In the last couple of months, as developed countries like the U.S., like the United Kingdom, and increasingly in Europe, have been able to increase their vaccination rates, they have joined us and really increased their focus on delivering vaccine to the world. And so we’ve recently—you know, hopefully the viewers will have heard about the vaccine donations that were announced around the G-7 summit. The financial contributions to COVAX now are in the range of $10 billion. We’re working with regional partners like the African Union, certainly the European Union, and PAHO, and others to try to now scale up that vaccine delivery.

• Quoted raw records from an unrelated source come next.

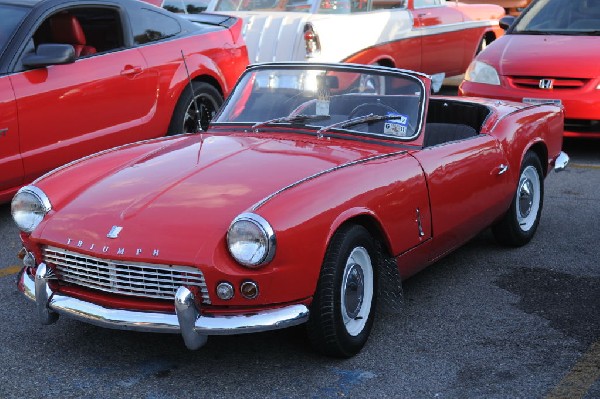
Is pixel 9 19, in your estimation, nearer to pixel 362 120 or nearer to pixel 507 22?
pixel 362 120

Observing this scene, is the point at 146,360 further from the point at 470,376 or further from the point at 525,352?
the point at 525,352

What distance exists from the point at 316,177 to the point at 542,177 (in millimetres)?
2594

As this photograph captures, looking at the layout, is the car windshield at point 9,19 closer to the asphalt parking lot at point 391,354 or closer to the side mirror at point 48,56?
the side mirror at point 48,56

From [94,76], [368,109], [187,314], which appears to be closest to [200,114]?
[94,76]

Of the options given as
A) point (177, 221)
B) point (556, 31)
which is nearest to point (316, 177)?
point (177, 221)

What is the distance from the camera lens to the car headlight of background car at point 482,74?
29.7ft

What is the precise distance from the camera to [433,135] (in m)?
6.12

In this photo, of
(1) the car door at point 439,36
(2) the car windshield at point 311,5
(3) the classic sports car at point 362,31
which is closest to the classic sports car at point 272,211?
(3) the classic sports car at point 362,31

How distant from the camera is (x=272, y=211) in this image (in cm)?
400

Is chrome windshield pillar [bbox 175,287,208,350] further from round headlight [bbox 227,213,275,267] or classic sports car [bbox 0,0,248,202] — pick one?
classic sports car [bbox 0,0,248,202]

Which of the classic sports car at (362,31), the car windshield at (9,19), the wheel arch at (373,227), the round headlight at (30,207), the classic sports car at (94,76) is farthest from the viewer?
the classic sports car at (362,31)

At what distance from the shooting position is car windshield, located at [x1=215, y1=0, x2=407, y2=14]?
1038 cm

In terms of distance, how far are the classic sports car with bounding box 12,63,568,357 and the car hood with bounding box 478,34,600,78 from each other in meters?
3.06

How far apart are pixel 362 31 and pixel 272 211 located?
6.72m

Which has been a challenge. And it is a complicated story. I think the one of the biggest challenges that we’ve encountered was the race that high-income countries engaged in to secure vaccine from themselves—often buying—you know, or making arrangements to buy what amounts to more doses than they could possibly use. When they were doing that, they didn’t know which vaccines would be successful so they were hedging their risk. But now they’ve tied up the vaccine supply. And we’ve got to find a better way to distribute them.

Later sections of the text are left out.